La crisi cambierà la politica degli Usa nell’area?

 

Gli Usa in questo momento hanno bisogno della Turchia per agevolare il ritiro dall’Iraq. In questa chiave di collaborazione va inquadrata la politica di apertura ai curdi fatta dal premier Erdogan e dal presidente Gul, cose che finora in Turchia non erano state assolutamente accettate. Per quanto riguarda Israele, gli Stati Uniti restano l’interlocutore obbligato.

 

A cosa prelude la nuova strategia autonoma della Turchia in Medio oriente?

 

La Turchia acquista un notevole peso nell’ambito di tutto il mondo islamico.

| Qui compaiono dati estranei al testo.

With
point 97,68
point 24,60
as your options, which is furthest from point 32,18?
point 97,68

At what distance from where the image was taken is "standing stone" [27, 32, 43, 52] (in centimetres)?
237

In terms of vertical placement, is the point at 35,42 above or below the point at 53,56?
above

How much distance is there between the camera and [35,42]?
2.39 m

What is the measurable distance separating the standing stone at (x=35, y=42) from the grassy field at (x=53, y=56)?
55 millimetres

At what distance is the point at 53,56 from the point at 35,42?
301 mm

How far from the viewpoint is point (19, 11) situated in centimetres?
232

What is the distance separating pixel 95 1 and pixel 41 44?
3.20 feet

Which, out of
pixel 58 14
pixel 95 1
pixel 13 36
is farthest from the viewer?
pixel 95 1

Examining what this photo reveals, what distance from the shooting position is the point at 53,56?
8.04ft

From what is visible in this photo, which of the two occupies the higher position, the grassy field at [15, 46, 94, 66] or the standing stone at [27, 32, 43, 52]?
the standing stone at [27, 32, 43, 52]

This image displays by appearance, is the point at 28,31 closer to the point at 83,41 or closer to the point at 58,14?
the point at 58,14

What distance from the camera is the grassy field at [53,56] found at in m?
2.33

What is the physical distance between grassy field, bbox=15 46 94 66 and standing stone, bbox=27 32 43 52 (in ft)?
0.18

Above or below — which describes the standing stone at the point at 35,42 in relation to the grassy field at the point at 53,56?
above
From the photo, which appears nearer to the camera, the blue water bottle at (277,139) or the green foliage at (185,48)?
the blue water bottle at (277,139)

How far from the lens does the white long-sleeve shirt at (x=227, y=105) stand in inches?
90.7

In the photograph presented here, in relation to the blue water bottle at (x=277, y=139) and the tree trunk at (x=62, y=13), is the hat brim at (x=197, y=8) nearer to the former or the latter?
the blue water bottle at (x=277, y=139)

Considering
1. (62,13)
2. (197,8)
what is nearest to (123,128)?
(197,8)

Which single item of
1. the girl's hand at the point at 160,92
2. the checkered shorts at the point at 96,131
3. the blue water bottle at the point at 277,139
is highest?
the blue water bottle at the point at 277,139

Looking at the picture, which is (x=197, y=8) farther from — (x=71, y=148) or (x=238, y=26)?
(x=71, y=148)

La stessa vittoria dell’AKP di Erdogan ha fatto già crescere l’islamizzazione interna, anche se un’involuzione islamica in senso radicale è improbabile perché il paese è governato da un complesso di equilibri che sono quelli di una democrazia. Il vero problema è che a pagare il conto della propria scarsa lungimiranza politica sarà l’Europa.

 

L’Europa? Perché?

 

L’Europa ha approfittato della Turchia durante tutta la Guerra fredda come baluardo contro una penetrazione sovietica nel Mediterraneo. Adesso, a causa della politica miope di Merkel e Sarkozy, non la vuole più, ma l’Europa senza la Turchia perde la possibilità di giocare un importante ruolo strategico. Ecco perché la Turchia guarda altrove. L’influenza turca si farà sentire in Siria, provocandone un certo distacco dall’Iran. Per il resto si tratterà di vedere come «sfrutterà» il blocco del processo di pace.